According to a 2000 study of Y-chromosome sequence variation, human Y-chromosomes trace ancestry to Africa, and the descendants of the derived lineage left Africa and eventually were replaced by archaic human Y-chromosomes in Eurasia. The study also shows that a minority of contemporary populations in East Africa and the Khoisan are the descendants of the most ancestral patrilineages of anatomically modern humans that left Africa 35,000 to 89,000 years ago. Other evidence supporting the theory is that variations in skull measurements decrease with distance from Africa at the same rate as the decrease in genetic diversity. Human genetic diversity decreases in native populations with migratory distance from Africa, and this is thought to be due to bottlenecks during human migration, which are events that temporarily reduce population size.

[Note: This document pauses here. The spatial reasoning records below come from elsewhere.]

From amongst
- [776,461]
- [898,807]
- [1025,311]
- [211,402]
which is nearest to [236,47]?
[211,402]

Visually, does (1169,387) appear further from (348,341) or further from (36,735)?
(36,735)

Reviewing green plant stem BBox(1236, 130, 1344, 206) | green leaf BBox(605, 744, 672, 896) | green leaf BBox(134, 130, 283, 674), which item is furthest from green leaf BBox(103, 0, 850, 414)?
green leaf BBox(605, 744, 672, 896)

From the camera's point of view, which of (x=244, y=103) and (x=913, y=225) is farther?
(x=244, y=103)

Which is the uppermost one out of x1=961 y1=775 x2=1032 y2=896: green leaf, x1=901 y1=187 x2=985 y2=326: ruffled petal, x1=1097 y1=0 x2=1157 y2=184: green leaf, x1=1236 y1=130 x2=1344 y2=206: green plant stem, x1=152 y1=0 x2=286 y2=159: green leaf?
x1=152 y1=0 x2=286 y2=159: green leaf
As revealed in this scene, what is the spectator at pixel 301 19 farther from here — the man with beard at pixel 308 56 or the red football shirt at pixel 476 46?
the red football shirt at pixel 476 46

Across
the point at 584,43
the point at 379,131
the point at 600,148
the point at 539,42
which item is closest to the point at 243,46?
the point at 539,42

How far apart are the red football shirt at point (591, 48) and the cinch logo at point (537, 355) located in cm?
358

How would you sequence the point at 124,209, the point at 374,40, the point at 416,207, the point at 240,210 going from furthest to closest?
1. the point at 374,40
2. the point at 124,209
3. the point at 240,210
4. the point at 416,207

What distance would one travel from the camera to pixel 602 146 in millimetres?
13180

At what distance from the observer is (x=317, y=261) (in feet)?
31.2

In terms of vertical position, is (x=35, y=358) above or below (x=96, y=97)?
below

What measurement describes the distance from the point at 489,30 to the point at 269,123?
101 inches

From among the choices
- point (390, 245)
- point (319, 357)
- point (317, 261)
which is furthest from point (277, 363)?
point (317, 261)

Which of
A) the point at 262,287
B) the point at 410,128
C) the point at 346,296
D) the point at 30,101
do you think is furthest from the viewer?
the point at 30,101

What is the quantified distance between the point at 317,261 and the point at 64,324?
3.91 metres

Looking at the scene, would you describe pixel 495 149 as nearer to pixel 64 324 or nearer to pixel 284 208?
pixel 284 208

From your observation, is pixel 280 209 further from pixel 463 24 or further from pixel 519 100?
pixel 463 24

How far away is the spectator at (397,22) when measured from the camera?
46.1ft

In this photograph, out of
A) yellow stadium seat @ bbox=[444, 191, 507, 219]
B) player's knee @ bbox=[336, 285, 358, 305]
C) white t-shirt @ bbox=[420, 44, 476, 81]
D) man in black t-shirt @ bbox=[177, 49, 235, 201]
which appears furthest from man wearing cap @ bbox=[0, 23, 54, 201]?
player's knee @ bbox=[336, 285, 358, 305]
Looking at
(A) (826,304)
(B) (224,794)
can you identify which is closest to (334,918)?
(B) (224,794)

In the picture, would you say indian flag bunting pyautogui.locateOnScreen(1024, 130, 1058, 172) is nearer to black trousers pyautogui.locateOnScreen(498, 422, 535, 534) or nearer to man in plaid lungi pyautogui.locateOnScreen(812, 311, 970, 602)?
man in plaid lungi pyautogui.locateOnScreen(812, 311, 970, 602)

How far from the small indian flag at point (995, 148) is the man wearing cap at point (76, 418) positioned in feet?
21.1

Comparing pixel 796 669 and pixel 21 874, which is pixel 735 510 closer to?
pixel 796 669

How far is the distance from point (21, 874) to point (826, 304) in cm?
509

A 2009 genetic clustering study, which genotyped 1327 polymorphic markers in various African populations, identified six ancestral clusters. The clustering corresponded closely with ethnicity, culture and language. A 2018 whole genome sequencing study of the world's populations observed similar clusters among the populations in Africa. At K=9, distinct ancestral components defined the Afroasiatic-speaking populations inhabiting North Africa and Northeast Africa; the Nilo-Saharan-speaking populations in Northeast Africa and East Africa; the Ari populations in Northeast Africa; the Niger-Congo-speaking populations in West-Central Africa, West Africa, East Africa and Southern Africa; the Pygmy populations in Central Africa; and the Khoisan populations in Southern Africa.

Population genetics

Because of the common ancestry of all humans, only a small number of variants have large differences in frequency between populations. However, some rare variants in the world's human population are much more frequent in at least one population (more than 5%).

Genetic variation

It is commonly assumed that early humans left Africa, and thus must have passed through a population bottleneck before their African-Eurasian divergence around 100,000 years ago (ca. 3,000 generations). The rapid expansion of a previously small population has two important effects on the distribution of genetic variation. First, the so-called founder effect occurs when founder populations bring only a subset of the genetic variation from their ancestral population. Second, as founders become more geographically separated, the probability that two individuals from different founder populations will mate becomes smaller. The effect of this assortative mating is to reduce gene flow between geographical groups and to increase the genetic distance between groups.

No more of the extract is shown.